Audience members also heard from May’s family — his wife LaShelle and daughters Simone and Jordan. LaShelle delivered a heartfelt letter to her husband in which she said “the bottom line is [that in] my very short time here at Davis I have realized this is a family community, and in my eyes, UC Davis is getting a remarkable family man.”
During the event, Fred Taverner, a board director of the Cal Aggie Alumni Association and a UC Davis alumnus, commented on his impression of May thus far.
“I met [May] yesterday and spoke with him about his projects during a meet-and-greet session,” Taverner said. “[May] is from Georgia Tech and turned around their College of Engineering there. I found him to be very personable [and] very intelligent, and I think he will be a good addition to this campus.”
G. Wayne Clough, May’s longtime friend and colleague from Georgia Tech, presented after the May family. Clough, the President Emeritus of Georgia Tech and former secretary of the Smithsonian Institution, said that May’s experiences in Georgia will help the him adapt to “opportunities and challenges” that UC Davis will face going forward.
Napolitano gave a short address before presenting May with the Chancellor’s Medal: “We are indeed fortunate to gain a chancellor whose accomplishments, breadth of academic and administrative experience and distinguished record of public service [will contribute] to the role of UC Davis chancellor.”

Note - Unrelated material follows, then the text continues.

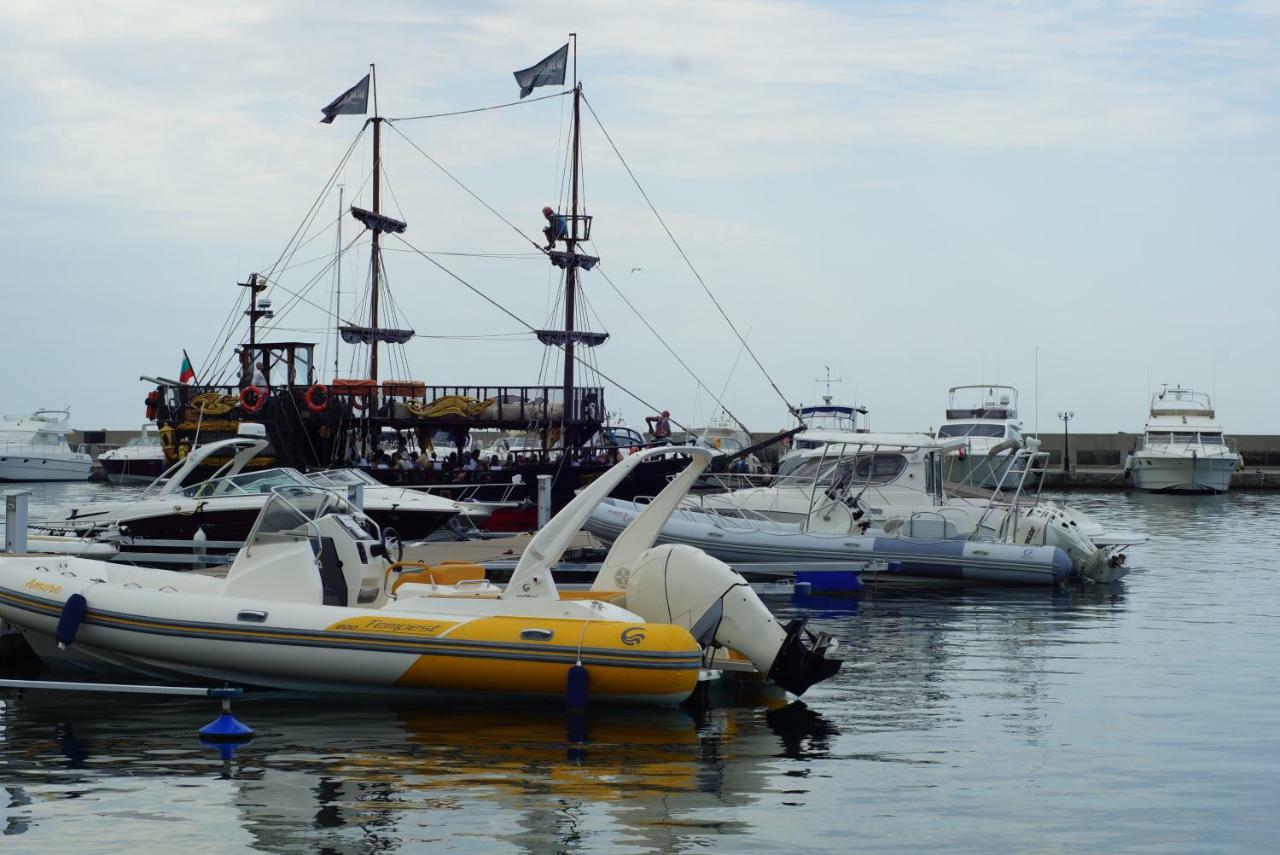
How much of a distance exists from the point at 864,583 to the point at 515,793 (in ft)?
48.7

May’s inaugural address came directly after the presentation of the Chancellor’s Medal. He spent time thanking friends, family and colleagues from UC Davis and Georgia Tech for standing by him in his career. To recognize the support he has received throughout his life, May referenced a Southern saying that reads, “If you see a turtle on a fence post, it didn’t get there on its own.” The new chancellor also talked about his belief in a strong work ethic, the power of education and the importance of diversity.

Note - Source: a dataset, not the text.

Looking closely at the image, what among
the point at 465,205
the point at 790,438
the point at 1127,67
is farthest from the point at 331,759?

“With diversity comes a wider and more interesting range of experiences, ideas, opinions and perceptions,” May said. “The greater the mix, the more likely we will make discoveries and solve problems — the hallmark of academic excellence.”
The address continued with May’s recognition of UC Davis’ world-renowned reputation and its potential for continued worldwide impact.
“I have heard many alumni and others describe Davis as kind of a ‘sleeping giant,’ a powerful institution that is yet to show the full extent of its power,” May said. “Well I’m here to tell you it’s time for this giant to wake up. Whether it’s our record fundraising, our record research expenditures, our athletics teams making campus history, our noteworthy achievements in scholarships or our overall ranking as a top-10 public research university, UC Davis is unmistakably on the rise.”
In closing, May delivered his slogan: “I am ready to help UC Davis go boldly, as no university has gone before.”
After May’s speech, attendees stood for the performance of the UC Alma Mater “Hail to California,” which was followed by the recession of the UC deans, chancellors, regents and senior leaders. Guests were then invited to a reception outside of Jackson Hall, where they could meet other attendees and UC Davis community members.
Jones’ words from the beginning of the ceremony summed up the Investiture’s common theme — “Chancellor May has made an immediate impact on our campus and on our region. His openness, his candor and his sense of humor have appealed to everyone he’s met.”